Job. Can you render the data between the lines holding "How much intervening" and "2.90 meters", inclusive, as a numbered list, skipping blank lines and leaving out any picture?

Stored entries.
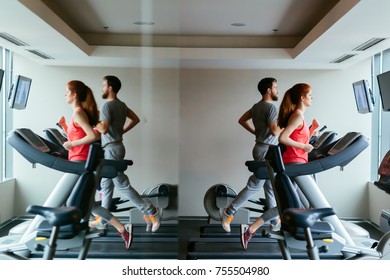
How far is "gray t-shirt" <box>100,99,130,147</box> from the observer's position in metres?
3.49

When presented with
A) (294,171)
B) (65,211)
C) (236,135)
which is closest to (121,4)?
(236,135)

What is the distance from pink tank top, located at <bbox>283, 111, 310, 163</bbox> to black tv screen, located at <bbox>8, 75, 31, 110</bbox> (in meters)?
1.91

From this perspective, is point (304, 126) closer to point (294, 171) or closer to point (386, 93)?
point (294, 171)

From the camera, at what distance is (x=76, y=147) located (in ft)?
11.4

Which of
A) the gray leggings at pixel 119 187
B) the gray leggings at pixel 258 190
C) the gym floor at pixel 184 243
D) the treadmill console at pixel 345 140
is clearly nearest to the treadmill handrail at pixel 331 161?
the treadmill console at pixel 345 140

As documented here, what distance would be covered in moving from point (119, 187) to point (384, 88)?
→ 2.07 metres

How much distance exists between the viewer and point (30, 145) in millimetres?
3455

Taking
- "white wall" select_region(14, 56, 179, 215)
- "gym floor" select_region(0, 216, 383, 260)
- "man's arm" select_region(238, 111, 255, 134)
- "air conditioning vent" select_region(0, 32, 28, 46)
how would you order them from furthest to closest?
1. "man's arm" select_region(238, 111, 255, 134)
2. "gym floor" select_region(0, 216, 383, 260)
3. "white wall" select_region(14, 56, 179, 215)
4. "air conditioning vent" select_region(0, 32, 28, 46)

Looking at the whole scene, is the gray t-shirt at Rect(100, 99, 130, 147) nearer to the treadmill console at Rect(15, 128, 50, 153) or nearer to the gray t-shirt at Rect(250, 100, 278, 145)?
the treadmill console at Rect(15, 128, 50, 153)

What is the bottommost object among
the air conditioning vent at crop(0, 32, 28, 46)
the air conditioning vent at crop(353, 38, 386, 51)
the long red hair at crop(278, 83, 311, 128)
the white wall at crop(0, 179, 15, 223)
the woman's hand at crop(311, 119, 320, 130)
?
the white wall at crop(0, 179, 15, 223)

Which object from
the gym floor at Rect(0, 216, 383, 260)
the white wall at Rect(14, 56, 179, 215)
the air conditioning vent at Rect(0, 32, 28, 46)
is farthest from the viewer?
the gym floor at Rect(0, 216, 383, 260)

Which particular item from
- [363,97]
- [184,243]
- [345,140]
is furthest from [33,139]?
[363,97]

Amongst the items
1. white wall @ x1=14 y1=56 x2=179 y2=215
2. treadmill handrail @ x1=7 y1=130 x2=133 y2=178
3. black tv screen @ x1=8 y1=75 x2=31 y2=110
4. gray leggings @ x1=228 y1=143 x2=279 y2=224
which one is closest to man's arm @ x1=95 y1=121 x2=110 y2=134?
white wall @ x1=14 y1=56 x2=179 y2=215

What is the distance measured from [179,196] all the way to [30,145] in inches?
44.8
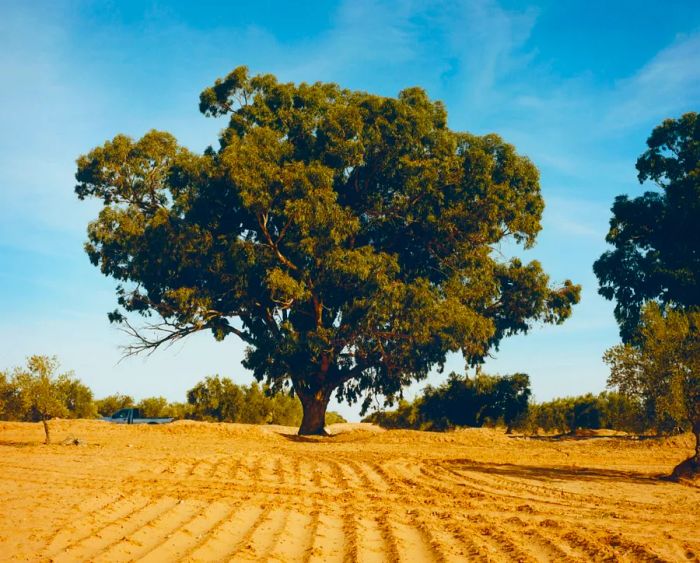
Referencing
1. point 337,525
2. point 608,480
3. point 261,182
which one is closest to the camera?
point 337,525

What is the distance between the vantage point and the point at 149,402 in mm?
52219

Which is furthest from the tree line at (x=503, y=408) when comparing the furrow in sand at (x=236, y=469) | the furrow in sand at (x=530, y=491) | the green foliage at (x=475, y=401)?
the furrow in sand at (x=236, y=469)

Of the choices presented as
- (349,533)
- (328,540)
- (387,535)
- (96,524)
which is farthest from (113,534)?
(387,535)

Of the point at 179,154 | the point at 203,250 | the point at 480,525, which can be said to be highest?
the point at 179,154

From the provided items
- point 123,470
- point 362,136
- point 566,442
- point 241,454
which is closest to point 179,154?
point 362,136

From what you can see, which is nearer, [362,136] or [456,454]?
[456,454]

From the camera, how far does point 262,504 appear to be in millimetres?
10391

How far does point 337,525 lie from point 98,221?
76.5ft

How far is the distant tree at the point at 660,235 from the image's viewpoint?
96.5 feet

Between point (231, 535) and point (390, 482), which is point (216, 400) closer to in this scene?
point (390, 482)

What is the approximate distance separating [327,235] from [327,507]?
17.4 metres

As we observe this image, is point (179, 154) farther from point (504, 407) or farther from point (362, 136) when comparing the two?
point (504, 407)

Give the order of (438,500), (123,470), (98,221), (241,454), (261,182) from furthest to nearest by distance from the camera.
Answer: (98,221), (261,182), (241,454), (123,470), (438,500)

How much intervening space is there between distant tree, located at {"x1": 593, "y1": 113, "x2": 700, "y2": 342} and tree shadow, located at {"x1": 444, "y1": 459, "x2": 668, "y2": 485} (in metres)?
12.5
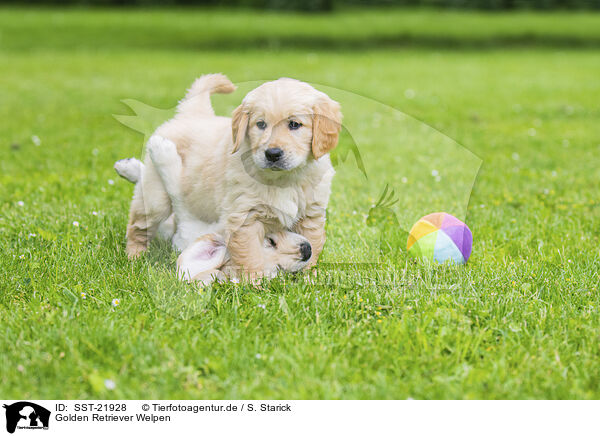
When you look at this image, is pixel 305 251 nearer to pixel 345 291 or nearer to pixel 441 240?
pixel 345 291

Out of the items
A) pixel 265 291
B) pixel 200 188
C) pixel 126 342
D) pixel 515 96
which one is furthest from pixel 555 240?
pixel 515 96

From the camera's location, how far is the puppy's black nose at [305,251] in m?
3.02

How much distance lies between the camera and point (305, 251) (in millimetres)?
3021

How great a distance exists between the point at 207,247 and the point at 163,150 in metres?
0.58

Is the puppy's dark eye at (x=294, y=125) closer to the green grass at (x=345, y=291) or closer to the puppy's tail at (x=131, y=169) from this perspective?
the green grass at (x=345, y=291)

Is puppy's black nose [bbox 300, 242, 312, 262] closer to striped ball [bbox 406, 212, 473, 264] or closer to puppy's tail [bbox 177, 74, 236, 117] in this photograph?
striped ball [bbox 406, 212, 473, 264]

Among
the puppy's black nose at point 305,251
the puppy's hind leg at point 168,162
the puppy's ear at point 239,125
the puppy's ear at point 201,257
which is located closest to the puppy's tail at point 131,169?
the puppy's hind leg at point 168,162

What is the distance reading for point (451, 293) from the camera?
2.90 meters

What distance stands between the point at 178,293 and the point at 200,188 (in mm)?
589

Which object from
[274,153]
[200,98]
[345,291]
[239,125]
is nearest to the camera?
[274,153]

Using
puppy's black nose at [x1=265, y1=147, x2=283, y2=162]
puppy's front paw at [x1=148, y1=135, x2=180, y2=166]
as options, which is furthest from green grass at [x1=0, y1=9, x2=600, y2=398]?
puppy's black nose at [x1=265, y1=147, x2=283, y2=162]

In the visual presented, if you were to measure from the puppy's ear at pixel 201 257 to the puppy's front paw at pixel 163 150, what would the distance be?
1.54 ft

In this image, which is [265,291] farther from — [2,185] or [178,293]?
[2,185]

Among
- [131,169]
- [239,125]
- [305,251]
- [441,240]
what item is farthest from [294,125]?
[131,169]
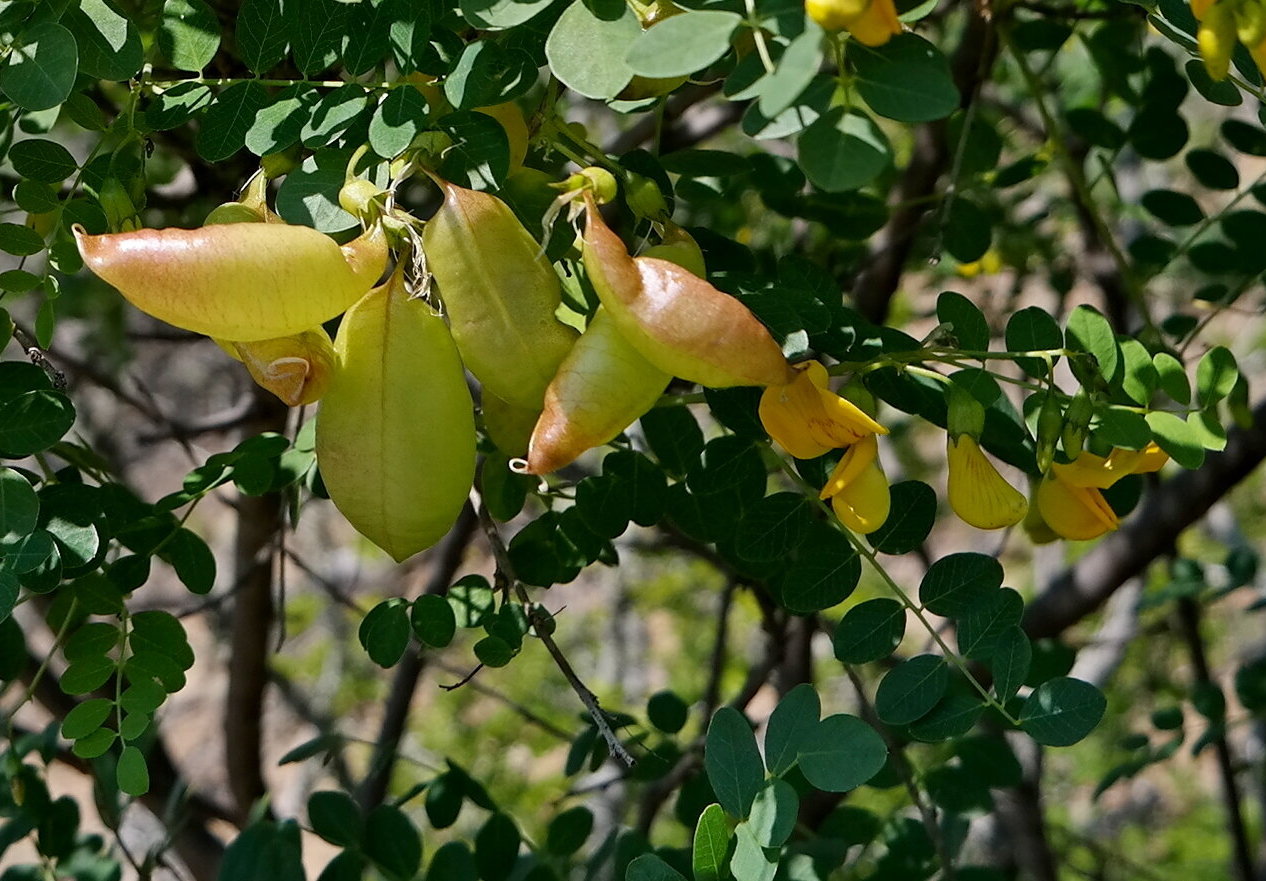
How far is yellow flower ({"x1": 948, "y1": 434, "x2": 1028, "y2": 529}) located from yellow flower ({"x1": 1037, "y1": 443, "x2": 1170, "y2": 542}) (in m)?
0.06

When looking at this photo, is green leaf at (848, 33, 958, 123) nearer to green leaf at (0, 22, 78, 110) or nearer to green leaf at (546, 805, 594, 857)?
green leaf at (0, 22, 78, 110)

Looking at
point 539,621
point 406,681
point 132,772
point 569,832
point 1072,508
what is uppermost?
point 1072,508

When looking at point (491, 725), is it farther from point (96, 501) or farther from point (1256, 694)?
point (96, 501)

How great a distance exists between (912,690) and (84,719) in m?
0.51

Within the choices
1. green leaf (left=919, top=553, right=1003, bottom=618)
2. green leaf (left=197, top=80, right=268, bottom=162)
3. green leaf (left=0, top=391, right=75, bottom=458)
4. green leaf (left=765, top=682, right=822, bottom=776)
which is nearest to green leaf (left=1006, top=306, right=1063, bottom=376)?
green leaf (left=919, top=553, right=1003, bottom=618)

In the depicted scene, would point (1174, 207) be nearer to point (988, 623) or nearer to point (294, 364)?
point (988, 623)

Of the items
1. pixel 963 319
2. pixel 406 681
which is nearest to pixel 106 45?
pixel 963 319

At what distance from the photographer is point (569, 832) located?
120cm

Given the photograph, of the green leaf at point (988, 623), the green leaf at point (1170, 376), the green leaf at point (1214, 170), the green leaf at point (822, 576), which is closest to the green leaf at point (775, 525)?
the green leaf at point (822, 576)

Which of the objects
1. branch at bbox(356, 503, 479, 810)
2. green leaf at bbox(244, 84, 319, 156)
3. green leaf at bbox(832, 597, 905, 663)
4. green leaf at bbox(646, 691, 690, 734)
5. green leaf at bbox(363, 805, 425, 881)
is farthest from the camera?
branch at bbox(356, 503, 479, 810)

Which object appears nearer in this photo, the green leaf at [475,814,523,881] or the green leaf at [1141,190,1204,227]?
the green leaf at [475,814,523,881]

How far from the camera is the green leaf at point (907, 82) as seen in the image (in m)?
0.60

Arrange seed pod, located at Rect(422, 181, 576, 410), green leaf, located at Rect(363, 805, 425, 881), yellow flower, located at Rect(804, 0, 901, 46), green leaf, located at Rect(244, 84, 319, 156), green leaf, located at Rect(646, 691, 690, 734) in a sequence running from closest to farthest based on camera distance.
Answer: yellow flower, located at Rect(804, 0, 901, 46), seed pod, located at Rect(422, 181, 576, 410), green leaf, located at Rect(244, 84, 319, 156), green leaf, located at Rect(363, 805, 425, 881), green leaf, located at Rect(646, 691, 690, 734)

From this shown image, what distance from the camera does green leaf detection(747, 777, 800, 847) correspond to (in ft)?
2.36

Task solution.
1. How much intervening space is there between distant tree, located at {"x1": 593, "y1": 113, "x2": 700, "y2": 342} and tree shadow, located at {"x1": 444, "y1": 459, "x2": 668, "y2": 485} (in metres)?
2. 12.5
3. When you look at this image, is pixel 305 251 nearer to pixel 345 291 or nearer to pixel 441 240?
4. pixel 345 291
5. Out of the items
6. A) pixel 265 291
7. B) pixel 200 188
8. C) pixel 126 342
9. D) pixel 515 96
10. which one is furthest from pixel 555 240?
11. pixel 515 96
12. From the camera's location, how far is the puppy's black nose at [305,251] in m?
13. 3.02
14. How much distance lies between the camera and point (305, 251) (in millimetres)?
15. 3021
16. How great a distance exists between the point at 207,247 and the point at 163,150 in metres?
17. 0.58
18. Is the puppy's dark eye at (x=294, y=125) closer to the green grass at (x=345, y=291) or closer to the puppy's tail at (x=131, y=169) from this perspective?
19. the green grass at (x=345, y=291)
20. Is puppy's black nose [bbox 300, 242, 312, 262] closer to striped ball [bbox 406, 212, 473, 264] or closer to puppy's tail [bbox 177, 74, 236, 117] in this photograph?
21. striped ball [bbox 406, 212, 473, 264]
22. Among
23. the puppy's black nose at point 305,251
24. the puppy's hind leg at point 168,162
25. the puppy's ear at point 239,125
26. the puppy's ear at point 201,257
27. which is located closest to the puppy's tail at point 131,169?
28. the puppy's hind leg at point 168,162
29. What is the distance reading for point (451, 293) from the camera?
30. 2.90 meters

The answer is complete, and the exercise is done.